Assignment:
Using the listing below, copy every line that mentions "Vietnam".

^^^^^^^^^^^^^^^^

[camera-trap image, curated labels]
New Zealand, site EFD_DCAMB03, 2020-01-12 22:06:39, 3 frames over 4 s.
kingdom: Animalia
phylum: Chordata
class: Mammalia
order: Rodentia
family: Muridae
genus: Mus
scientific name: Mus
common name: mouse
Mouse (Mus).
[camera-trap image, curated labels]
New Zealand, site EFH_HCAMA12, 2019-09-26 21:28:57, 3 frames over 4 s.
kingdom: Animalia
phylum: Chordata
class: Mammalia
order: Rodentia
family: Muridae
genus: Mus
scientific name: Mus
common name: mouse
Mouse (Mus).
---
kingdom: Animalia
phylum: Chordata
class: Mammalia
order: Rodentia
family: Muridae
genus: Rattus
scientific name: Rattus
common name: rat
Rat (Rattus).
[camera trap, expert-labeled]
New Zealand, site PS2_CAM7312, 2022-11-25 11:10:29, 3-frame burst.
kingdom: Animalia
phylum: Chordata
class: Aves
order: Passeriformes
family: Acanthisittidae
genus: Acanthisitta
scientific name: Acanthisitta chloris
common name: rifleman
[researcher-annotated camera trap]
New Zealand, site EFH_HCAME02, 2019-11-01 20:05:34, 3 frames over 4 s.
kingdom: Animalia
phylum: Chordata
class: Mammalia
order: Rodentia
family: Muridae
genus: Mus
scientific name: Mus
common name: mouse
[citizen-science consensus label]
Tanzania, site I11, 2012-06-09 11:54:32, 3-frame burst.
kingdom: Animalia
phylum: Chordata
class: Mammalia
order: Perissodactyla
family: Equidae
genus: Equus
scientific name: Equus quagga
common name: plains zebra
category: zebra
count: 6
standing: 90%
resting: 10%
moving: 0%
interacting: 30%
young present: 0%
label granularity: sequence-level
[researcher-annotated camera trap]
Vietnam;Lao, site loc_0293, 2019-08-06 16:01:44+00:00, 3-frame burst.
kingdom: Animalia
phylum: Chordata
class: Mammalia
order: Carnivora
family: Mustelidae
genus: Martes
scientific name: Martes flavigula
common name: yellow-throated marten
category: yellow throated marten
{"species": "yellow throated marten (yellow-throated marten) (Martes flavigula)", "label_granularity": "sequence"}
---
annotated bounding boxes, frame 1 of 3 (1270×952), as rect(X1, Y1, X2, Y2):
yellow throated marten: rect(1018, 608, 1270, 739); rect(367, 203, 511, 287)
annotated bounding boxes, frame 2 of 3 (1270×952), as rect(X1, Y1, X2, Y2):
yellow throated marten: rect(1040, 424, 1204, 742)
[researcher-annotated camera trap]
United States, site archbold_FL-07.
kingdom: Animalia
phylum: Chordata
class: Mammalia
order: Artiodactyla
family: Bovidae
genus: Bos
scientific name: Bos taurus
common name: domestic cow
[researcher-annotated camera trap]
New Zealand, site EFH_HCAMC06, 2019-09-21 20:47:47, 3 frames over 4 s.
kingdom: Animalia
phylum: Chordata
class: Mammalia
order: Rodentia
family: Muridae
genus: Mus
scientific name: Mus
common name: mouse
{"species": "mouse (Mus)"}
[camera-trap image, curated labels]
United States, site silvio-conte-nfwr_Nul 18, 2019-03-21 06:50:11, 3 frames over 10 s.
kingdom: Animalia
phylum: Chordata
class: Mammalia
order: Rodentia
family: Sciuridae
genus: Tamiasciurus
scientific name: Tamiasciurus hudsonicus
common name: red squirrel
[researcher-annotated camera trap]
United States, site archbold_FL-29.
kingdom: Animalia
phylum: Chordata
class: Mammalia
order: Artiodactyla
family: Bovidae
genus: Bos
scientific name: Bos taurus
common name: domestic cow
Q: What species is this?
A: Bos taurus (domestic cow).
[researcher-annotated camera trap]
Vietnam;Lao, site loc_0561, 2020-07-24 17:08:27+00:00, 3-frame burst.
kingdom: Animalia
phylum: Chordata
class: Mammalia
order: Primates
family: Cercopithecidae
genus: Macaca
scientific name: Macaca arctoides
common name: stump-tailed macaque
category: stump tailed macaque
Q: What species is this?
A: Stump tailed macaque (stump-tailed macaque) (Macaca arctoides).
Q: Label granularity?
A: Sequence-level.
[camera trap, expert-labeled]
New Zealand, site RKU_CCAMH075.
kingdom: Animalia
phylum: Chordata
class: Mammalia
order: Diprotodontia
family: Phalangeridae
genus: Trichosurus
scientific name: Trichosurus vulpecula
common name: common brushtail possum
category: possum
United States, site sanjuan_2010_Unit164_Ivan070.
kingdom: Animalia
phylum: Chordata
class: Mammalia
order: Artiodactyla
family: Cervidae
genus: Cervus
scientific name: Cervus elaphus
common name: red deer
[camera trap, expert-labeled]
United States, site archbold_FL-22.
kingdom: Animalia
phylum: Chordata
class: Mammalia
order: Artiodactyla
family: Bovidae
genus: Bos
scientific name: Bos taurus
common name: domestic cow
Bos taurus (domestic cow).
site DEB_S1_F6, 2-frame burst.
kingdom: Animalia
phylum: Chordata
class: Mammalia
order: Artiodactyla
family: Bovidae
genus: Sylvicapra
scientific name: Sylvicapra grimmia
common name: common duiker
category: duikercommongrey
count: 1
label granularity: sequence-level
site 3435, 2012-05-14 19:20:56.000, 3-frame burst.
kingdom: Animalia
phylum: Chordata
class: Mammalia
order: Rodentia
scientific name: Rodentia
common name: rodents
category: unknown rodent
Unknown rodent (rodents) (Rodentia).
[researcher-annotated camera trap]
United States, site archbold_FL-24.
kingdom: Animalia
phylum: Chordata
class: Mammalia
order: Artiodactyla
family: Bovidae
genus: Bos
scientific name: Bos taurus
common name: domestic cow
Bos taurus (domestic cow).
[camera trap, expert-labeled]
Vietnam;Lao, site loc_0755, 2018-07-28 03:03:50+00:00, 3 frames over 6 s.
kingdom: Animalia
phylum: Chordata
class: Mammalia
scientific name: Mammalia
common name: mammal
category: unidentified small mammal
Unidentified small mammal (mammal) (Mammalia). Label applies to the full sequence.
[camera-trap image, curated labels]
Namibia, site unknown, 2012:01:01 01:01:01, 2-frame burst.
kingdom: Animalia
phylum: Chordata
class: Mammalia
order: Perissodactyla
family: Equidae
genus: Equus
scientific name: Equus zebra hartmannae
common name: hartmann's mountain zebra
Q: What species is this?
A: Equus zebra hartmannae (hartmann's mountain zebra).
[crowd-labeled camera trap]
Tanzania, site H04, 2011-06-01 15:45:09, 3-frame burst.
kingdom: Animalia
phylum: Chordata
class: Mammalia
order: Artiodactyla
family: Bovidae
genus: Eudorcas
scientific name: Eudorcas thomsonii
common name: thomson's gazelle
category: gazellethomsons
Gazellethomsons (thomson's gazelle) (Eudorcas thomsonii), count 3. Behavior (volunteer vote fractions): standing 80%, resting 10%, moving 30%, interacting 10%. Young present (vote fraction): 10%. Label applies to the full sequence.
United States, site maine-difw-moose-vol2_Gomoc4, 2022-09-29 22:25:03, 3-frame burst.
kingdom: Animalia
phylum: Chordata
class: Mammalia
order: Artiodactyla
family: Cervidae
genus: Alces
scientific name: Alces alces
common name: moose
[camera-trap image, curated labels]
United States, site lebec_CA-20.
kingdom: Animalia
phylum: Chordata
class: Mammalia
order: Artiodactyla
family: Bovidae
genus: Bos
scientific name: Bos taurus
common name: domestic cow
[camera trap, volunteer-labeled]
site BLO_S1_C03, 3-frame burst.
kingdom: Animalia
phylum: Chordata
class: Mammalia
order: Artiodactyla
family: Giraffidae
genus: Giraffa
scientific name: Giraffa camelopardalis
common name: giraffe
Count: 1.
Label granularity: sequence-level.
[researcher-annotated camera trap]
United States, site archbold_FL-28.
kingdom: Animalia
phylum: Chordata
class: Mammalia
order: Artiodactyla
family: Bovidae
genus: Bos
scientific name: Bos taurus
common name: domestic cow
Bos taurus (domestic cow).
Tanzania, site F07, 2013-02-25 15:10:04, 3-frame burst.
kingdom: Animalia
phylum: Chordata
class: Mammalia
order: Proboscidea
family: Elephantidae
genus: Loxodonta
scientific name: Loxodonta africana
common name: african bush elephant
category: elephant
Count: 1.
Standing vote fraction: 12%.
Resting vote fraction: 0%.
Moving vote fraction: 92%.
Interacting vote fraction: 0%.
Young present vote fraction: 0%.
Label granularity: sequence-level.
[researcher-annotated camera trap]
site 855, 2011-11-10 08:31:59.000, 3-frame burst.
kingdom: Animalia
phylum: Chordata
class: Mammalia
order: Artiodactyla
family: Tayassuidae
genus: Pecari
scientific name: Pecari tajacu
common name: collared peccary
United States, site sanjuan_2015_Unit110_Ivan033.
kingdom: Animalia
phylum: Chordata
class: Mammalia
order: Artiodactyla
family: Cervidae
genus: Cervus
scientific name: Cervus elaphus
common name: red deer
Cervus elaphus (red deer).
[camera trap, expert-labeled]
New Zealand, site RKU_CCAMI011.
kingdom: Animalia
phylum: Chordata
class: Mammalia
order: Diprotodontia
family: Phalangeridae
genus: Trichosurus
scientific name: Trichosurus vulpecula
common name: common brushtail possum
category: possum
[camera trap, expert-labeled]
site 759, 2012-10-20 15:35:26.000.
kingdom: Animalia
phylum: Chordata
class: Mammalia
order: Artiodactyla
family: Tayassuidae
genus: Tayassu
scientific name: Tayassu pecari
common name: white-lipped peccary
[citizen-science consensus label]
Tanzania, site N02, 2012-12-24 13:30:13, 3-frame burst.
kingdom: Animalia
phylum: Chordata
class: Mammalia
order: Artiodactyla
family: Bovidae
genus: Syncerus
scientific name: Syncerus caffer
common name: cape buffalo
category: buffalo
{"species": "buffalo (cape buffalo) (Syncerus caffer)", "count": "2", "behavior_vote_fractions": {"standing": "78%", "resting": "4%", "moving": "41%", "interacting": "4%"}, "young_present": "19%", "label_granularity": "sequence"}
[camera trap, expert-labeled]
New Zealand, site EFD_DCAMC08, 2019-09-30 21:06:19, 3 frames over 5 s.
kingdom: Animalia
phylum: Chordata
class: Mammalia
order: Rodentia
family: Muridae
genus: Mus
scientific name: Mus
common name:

^^^^^^^^^^^^^^^^

Task output:
Vietnam;Lao, site loc_0293, 2019-08-06 16:01:44+00:00, 3-frame burst.
Vietnam;Lao, site loc_0561, 2020-07-24 17:08:27+00:00, 3-frame burst.
Vietnam;Lao, site loc_0755, 2018-07-28 03:03:50+00:00, 3 frames over 6 s.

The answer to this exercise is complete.